I chiarimenti della regione. "Disservizio di operatore terzo. Ci adopereremo comunque"

L'assessore Filippo Boni

Dopo la lettera inviata da un cittadino elbano, Marco Montauti  su un disservizio nei trasporti marittimi, arriva la risposta di Filippo Boni, assessore regionale a Infrastrutture, Trasporto pubblico, Urbanistica e Governo del Territorio.   

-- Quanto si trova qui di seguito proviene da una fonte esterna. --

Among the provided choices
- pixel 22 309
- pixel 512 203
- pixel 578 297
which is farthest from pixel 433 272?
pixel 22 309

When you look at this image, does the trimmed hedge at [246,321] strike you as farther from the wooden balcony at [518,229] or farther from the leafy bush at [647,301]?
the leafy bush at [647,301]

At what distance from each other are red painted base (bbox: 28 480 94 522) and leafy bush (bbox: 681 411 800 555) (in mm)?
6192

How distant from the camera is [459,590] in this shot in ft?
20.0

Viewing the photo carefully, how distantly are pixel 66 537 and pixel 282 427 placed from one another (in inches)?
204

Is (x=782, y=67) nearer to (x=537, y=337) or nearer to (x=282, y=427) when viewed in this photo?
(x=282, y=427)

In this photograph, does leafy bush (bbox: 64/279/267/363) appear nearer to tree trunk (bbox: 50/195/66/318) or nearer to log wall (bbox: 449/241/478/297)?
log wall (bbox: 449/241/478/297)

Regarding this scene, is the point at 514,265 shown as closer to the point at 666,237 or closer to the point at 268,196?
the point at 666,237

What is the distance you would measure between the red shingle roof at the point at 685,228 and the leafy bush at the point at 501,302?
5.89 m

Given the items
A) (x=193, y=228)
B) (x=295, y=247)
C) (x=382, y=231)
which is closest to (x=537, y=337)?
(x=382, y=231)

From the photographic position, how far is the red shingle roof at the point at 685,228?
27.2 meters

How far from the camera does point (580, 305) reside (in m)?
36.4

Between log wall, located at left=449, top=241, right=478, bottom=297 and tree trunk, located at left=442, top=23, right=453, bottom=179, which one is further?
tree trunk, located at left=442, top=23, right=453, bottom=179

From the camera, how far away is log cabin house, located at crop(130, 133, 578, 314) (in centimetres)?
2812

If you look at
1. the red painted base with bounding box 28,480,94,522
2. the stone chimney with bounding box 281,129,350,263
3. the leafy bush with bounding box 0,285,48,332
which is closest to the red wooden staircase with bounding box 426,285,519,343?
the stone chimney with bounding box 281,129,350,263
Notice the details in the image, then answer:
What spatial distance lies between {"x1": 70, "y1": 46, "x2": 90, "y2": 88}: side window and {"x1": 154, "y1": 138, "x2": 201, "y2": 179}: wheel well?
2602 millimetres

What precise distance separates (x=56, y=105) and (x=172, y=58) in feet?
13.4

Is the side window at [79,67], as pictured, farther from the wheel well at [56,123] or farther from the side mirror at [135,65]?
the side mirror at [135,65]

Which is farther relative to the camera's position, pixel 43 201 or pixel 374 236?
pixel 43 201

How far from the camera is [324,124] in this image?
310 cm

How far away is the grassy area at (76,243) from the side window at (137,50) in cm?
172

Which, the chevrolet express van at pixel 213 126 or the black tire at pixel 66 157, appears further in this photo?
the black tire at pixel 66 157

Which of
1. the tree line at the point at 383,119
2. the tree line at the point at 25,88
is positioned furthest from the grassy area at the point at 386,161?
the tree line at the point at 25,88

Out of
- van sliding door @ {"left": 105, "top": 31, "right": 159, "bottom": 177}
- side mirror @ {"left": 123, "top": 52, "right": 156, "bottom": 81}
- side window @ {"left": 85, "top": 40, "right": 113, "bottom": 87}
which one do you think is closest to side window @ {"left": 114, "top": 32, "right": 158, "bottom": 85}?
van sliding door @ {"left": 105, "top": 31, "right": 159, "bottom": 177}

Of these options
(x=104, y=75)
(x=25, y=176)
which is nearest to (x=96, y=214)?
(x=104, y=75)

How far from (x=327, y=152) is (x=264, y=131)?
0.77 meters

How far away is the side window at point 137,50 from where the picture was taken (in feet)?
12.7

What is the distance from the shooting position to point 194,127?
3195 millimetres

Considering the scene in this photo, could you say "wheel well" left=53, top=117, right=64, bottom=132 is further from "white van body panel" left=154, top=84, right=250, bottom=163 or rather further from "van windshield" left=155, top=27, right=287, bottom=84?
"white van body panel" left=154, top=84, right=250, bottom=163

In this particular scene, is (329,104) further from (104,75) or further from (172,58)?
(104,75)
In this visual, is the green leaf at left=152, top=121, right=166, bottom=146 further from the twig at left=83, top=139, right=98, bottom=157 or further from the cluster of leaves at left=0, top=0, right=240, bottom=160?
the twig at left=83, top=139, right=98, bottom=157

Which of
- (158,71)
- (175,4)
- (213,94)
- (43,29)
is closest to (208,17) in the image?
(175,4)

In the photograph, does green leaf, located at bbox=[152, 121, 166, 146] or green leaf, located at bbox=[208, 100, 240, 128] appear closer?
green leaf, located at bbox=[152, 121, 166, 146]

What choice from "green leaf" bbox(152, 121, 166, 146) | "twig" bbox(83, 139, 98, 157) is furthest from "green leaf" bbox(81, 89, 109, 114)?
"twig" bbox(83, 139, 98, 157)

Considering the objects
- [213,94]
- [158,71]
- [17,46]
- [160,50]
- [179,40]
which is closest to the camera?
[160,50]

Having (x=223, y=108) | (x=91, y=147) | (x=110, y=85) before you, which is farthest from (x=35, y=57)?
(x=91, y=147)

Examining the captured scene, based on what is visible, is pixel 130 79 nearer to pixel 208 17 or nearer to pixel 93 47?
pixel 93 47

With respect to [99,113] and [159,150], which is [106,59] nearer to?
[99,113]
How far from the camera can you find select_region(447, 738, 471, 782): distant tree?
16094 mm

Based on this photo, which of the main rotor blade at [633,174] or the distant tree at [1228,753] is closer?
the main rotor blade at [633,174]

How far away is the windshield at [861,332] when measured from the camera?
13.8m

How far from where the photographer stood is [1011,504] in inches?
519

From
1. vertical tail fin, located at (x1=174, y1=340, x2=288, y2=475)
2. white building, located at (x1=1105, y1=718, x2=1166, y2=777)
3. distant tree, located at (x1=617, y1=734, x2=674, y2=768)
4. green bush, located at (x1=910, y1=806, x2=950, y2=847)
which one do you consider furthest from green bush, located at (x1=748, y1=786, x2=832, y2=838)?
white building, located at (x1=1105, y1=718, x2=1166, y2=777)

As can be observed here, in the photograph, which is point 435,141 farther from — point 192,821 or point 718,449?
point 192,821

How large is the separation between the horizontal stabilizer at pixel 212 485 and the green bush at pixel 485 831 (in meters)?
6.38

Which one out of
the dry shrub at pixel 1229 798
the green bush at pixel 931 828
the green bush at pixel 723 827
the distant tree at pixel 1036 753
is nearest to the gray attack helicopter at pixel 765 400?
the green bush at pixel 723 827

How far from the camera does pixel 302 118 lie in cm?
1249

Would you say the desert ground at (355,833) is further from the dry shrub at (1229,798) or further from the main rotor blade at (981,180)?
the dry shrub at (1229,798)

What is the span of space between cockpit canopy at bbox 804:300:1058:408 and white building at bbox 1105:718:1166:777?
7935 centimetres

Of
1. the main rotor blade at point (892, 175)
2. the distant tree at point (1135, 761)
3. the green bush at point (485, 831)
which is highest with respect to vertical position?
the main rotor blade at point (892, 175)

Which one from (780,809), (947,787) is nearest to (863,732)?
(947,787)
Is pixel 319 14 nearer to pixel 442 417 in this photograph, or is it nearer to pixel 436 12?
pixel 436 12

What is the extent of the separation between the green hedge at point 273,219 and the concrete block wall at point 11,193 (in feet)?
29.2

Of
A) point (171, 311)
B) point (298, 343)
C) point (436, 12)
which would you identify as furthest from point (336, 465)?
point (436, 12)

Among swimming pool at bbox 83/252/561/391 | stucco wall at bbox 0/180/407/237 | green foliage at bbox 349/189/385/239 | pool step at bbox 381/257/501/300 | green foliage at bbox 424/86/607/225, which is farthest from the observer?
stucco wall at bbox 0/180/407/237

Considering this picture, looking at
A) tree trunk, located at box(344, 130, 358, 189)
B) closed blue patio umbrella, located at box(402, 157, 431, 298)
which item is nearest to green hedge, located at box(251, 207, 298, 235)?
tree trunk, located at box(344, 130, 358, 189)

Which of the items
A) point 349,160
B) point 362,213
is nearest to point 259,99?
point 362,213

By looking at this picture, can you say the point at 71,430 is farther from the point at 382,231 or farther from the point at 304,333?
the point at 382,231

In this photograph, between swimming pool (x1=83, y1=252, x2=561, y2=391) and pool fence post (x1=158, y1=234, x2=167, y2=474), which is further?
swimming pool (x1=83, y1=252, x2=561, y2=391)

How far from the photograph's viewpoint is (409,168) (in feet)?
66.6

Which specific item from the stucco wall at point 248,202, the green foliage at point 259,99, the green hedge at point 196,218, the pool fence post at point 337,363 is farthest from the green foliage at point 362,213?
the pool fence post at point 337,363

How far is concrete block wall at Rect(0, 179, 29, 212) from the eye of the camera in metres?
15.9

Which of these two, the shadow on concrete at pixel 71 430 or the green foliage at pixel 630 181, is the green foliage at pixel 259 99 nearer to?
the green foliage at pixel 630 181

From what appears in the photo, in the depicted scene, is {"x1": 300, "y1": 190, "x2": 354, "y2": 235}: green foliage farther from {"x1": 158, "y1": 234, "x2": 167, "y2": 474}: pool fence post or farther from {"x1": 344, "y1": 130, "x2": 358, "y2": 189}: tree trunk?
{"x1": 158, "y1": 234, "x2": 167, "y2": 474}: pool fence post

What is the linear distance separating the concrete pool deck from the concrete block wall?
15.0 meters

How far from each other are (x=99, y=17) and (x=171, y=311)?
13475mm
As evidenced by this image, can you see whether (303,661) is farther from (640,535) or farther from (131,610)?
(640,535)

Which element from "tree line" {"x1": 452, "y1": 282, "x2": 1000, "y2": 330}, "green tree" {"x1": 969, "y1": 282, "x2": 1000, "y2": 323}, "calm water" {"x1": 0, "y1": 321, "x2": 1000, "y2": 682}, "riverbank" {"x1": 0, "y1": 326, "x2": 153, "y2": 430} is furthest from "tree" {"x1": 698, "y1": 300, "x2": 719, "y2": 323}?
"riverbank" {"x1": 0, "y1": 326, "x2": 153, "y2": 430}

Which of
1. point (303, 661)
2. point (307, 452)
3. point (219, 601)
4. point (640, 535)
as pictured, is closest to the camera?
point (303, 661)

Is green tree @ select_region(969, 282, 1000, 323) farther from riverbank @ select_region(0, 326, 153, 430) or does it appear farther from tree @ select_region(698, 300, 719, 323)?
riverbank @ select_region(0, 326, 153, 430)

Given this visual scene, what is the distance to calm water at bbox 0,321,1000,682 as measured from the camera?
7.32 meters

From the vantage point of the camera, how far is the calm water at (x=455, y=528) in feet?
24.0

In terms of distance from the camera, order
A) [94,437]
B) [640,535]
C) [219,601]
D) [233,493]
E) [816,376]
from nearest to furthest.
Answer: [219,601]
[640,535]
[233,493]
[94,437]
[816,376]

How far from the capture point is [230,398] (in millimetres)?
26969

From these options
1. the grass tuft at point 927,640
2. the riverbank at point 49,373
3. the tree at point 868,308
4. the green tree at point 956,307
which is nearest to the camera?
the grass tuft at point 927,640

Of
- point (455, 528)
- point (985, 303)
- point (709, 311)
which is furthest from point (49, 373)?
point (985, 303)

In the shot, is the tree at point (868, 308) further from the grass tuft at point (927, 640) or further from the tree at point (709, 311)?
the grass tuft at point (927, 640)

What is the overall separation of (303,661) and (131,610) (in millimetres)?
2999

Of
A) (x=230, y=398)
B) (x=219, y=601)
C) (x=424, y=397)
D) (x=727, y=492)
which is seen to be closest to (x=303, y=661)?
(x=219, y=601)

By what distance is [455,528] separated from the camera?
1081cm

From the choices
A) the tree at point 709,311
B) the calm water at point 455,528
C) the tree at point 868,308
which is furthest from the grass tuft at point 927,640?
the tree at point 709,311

Ecco la risposta integrale dell’assessore Filippo Boni

Gentilissimo Sig. Montauti,
Ringraziandola per le Sue considerazioni, abbiamo cercato di approfondire la situazione da Lei segnalata. Nella Sua comunicazione ha evidenziato come la corsa della nave Moby delle ore 20:30 da Piombino a Portoferraio sia stata soppressa per un presunto problema tecnico, mentre, secondo la Sua ricostruzione, la reale motivazione sarebbe stata la scarsa presenza di passeggeri e quindi una valutazione di non convenienza economica per la compagnia.
A tal proposito, riteniamo opportuno chiarire due aspetti fondamentali:
•La Regione Toscana ha in essere un contratto di servizio esclusivamente con Toremar e non esercita competenze dirette sugli altri operatori che operano nell’arcipelago.
•Gli altri operatori, che agiscono in regime di libero mercato, non sono soggetti agli stessi obblighi di servizio pubblico.  Nel cabotaggio marittimo si applica infatti il principio della liberalizzazione delle tratte (Regolamento UE n. 3577/1992).
L’unico operatore tenuto a garantire la partenza delle corse indipendentemente da valutazioni di natura commerciale è Toremar, in virtù del contratto di servizio sovvenzionato dalla Regione Toscana.
Pertanto, il disservizio da Lei segnalato non rientra nell’ambito del contratto tra Toremar e la Regione Toscana, ma riguarda un operatore terzo. Ciò nonostante, intendiamo considerare quanto accaduto come una questione rilevante sotto il profilo etico e politico, nonché come uno spunto di riflessione per il miglioramento del trasporto marittimo tra la Toscana e le sue isole, nel rapporto tra servizio pubblico e operatori privati.
Ci adopereremo al meglio in tal senso. Grazie per la sua riflessione.